# strut makes rattle



## Jaralaccs (Jan 18, 2004)

it's not the strut bar itself, because all that hardware is on as tight as possible. it's every time I turn the car on or off, and begin to turn. Its not hitting anything directly but I know stuff vibrates so it 'could' be a clearence issue but I doubt it. so I was wondering if anyone had a similar problem or might know whats going on


----------



## James (Apr 29, 2002)

Is it touching the hood?


----------



## Jaralaccs (Jan 18, 2004)

no it has almost a good half inch


----------



## Nissan200sx (Mar 23, 2004)

How old is the strut? Could it be worn? If its worn, the strut itself could rattle. The only way you can tell is to remove the wheel and visually inspect the strut.


----------



## new94 (Jan 9, 2004)

I recently had a strut banging around everytime the car moved at all, it was so worn out that there was no firmness to it at all. Just jack up your car and take the wieght off the wheel's, grab the strut and try to wiggle it around if it moves at all then your strut's prob screwed. I replaced both like mentioned earlier it's best that way then they are both new and don't cause issue's later.


----------



## ReVerm (Jan 13, 2003)

Jaralaccs said:


> it's not the strut bar itself, because all that hardware is on as tight as possible. it's every time I turn the car on or off, and begin to turn. Its not hitting anything directly but I know stuff vibrates so it 'could' be a clearence issue but I doubt it. so I was wondering if anyone had a similar problem or might know whats going on


Wait, what car do you have? I installed one of the new Courtesy Nissan bars into my 98 200sx (GA16) a while ago and part of the bar was contacting a black sensor housing on the end of the passenger side of the intake manifold (I forgot which one. It's been a while). I ended up relocating a power steering hose and installing the bar backwards to prevent it from rattling under acceleration.

EXCERPTED DATA -
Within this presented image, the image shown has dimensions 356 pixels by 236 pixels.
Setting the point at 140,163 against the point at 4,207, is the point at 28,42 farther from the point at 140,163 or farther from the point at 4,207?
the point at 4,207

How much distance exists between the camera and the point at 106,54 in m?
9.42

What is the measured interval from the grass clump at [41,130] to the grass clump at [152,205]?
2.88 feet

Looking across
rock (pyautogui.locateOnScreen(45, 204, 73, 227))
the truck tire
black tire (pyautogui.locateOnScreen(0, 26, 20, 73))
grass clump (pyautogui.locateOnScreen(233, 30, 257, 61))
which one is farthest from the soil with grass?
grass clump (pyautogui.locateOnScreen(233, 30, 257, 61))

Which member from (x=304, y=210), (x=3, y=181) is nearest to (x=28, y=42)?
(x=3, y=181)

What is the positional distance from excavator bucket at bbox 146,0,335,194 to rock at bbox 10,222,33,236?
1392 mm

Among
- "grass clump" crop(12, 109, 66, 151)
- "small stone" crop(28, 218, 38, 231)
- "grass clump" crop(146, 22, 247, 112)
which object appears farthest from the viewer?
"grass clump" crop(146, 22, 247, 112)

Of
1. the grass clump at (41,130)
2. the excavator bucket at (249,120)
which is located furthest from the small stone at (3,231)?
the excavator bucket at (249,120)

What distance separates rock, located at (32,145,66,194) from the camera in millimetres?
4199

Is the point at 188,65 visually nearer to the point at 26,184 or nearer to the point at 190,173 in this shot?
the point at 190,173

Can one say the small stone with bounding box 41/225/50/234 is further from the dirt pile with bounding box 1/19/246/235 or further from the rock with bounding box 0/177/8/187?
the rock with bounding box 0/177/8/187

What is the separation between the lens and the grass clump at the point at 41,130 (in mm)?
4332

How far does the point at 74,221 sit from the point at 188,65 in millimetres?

SHORT EXERCISE A - In the strut rattle thread, how much clearance does Jaralaccs say there is between the bar and the hood?
SHORT EXERCISE B - Resume the strut rattle thread from where it stops.

WRITTEN REPLY A - Almost a good half inch.

WRITTEN REPLY B -
----------



## phreako (Mar 4, 2004)

ReVerm said:


> Wait, what car do you have? I installed one of the new Courtesy Nissan bars into my 98 200sx (GA16) a while ago and part of the bar was contacting a black sensor housing on the end of the passenger side of the intake manifold (I forgot which one. It's been a while). I ended up relocating a power steering hose and installing the bar backwards to prevent it from rattling under acceleration.


i just took a dremel to mine....but then mine was only like $20 so i didn't really care. lol, got carried away on one side and got all the way to the middle...found out it's hollow inside heh. and now that i think about it, it still contacts those brass colored cylinders coming out of the intake manifold area. need to do a little more dremel work.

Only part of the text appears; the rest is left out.